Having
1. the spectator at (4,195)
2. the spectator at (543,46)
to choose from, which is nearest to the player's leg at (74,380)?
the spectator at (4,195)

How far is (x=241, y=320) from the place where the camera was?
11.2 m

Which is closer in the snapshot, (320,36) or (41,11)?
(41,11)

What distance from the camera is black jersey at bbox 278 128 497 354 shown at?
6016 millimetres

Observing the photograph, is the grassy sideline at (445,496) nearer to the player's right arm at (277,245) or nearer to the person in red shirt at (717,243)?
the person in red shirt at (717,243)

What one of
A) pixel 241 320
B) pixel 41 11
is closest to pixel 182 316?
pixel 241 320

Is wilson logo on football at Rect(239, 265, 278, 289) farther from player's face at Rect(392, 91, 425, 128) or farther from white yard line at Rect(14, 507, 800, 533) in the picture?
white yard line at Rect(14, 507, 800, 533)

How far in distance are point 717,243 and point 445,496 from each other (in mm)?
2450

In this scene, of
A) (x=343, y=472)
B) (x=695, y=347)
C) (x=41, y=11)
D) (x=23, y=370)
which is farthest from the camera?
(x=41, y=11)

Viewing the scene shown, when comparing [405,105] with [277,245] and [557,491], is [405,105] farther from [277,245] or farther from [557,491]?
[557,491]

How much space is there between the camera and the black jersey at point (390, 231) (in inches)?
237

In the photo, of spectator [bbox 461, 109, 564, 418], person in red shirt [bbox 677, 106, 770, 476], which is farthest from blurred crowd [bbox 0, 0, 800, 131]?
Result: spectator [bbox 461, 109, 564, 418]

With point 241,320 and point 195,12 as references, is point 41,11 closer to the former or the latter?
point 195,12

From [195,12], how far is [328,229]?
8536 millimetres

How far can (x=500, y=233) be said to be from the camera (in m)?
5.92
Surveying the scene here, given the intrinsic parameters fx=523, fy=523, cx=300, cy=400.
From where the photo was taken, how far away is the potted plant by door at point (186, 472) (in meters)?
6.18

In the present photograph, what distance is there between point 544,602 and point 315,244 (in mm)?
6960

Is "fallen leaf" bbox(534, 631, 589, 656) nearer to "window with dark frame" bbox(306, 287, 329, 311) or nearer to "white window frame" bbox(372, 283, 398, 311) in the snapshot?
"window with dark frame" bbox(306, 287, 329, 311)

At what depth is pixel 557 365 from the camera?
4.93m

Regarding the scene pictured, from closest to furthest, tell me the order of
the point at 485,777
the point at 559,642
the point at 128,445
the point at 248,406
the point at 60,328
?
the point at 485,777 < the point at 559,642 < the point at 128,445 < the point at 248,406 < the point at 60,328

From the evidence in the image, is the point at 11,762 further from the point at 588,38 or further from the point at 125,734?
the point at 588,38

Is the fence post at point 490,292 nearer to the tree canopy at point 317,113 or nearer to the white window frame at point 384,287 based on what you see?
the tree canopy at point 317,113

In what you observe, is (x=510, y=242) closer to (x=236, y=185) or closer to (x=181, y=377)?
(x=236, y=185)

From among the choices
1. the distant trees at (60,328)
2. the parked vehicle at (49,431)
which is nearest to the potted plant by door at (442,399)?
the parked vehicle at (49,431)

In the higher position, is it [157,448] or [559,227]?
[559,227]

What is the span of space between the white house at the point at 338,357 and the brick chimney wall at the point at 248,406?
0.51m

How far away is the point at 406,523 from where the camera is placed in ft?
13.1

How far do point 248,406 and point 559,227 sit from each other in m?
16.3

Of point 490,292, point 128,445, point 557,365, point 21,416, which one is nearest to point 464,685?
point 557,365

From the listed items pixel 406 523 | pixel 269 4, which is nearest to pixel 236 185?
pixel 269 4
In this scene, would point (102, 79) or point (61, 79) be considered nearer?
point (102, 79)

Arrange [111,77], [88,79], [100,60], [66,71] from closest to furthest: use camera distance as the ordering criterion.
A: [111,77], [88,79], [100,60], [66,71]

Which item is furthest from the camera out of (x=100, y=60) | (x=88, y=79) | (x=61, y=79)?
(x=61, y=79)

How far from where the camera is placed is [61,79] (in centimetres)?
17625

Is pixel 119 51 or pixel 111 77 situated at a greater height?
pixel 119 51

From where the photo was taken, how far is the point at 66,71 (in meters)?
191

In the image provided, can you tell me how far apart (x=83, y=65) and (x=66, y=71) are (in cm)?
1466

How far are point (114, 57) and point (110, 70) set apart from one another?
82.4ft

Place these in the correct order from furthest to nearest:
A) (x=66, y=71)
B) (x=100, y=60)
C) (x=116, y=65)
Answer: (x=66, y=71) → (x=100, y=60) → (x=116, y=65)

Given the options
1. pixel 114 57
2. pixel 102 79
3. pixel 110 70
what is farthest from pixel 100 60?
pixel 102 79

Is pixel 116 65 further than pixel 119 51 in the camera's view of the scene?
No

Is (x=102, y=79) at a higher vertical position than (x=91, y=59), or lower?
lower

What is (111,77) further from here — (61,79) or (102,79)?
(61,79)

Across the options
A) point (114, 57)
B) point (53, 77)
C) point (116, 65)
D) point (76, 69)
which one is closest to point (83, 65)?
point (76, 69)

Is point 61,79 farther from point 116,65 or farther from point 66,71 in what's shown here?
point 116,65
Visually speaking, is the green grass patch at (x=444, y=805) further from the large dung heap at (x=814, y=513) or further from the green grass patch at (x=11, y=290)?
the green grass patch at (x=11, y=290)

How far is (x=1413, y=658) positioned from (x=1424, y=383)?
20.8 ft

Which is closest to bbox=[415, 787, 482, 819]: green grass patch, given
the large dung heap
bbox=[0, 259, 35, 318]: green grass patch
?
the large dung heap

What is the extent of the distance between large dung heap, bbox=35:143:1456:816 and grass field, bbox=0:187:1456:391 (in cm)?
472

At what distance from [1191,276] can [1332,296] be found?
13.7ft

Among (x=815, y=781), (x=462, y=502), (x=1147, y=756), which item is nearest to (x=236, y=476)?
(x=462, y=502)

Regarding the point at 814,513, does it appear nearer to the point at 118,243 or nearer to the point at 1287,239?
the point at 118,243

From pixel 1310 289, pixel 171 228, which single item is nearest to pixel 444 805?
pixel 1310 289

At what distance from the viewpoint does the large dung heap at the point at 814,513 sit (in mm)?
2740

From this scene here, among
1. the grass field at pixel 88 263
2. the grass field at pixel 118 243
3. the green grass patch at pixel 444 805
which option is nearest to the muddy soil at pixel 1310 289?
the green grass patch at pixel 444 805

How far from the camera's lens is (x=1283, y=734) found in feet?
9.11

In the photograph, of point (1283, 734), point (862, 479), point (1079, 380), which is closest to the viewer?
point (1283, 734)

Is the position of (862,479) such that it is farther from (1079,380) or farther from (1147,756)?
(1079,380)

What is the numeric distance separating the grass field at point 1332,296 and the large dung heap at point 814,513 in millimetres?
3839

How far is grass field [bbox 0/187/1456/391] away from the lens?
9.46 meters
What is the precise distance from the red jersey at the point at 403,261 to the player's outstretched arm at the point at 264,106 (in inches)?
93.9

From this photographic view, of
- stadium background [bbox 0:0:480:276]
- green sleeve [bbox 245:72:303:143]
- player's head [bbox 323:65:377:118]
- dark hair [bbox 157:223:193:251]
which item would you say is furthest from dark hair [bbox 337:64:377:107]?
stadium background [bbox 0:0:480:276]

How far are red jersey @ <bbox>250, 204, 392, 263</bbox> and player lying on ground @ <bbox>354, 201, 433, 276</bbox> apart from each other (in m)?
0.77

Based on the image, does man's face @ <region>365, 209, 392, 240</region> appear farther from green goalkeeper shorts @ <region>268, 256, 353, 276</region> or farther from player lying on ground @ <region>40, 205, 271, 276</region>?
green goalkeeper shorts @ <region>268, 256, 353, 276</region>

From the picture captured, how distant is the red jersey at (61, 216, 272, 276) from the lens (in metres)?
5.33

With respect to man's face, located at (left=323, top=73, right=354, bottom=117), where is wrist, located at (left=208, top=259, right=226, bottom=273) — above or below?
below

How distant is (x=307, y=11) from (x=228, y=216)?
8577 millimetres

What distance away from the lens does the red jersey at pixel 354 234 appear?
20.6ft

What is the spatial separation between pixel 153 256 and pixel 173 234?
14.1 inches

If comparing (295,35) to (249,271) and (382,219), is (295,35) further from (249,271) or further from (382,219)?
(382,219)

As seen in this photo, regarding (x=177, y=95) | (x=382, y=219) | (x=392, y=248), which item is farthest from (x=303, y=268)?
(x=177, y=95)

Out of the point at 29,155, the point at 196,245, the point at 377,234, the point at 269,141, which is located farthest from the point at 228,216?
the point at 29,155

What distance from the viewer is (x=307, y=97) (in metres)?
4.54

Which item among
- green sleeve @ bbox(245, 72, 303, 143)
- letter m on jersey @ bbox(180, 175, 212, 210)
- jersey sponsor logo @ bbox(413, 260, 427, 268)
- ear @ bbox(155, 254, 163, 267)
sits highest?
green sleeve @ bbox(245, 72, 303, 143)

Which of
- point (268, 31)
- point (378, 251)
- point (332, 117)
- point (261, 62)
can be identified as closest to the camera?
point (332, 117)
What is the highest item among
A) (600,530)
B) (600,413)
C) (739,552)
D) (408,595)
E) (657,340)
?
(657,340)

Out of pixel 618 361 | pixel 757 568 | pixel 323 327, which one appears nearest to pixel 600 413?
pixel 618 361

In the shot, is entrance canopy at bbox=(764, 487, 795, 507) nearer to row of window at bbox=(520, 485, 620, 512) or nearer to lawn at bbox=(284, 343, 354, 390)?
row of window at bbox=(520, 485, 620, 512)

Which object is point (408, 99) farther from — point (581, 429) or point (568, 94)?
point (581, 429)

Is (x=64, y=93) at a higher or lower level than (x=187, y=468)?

◆ ◆ ◆

• Your instructions: Sift through the items above and copy out every line that contains the word "heap". Case counts.

• In response:
Visually speaking, is the green grass patch at (x=444, y=805) further from the large dung heap at (x=814, y=513) or further from the green grass patch at (x=11, y=290)?
the large dung heap
the large dung heap
What is the extent of the distance between large dung heap, bbox=35:143:1456:816 and grass field, bbox=0:187:1456:391 (in cm)?
At what distance from the viewpoint does the large dung heap at the point at 814,513 sit (in mm)?
What is the numeric distance separating the grass field at point 1332,296 and the large dung heap at point 814,513 in millimetres?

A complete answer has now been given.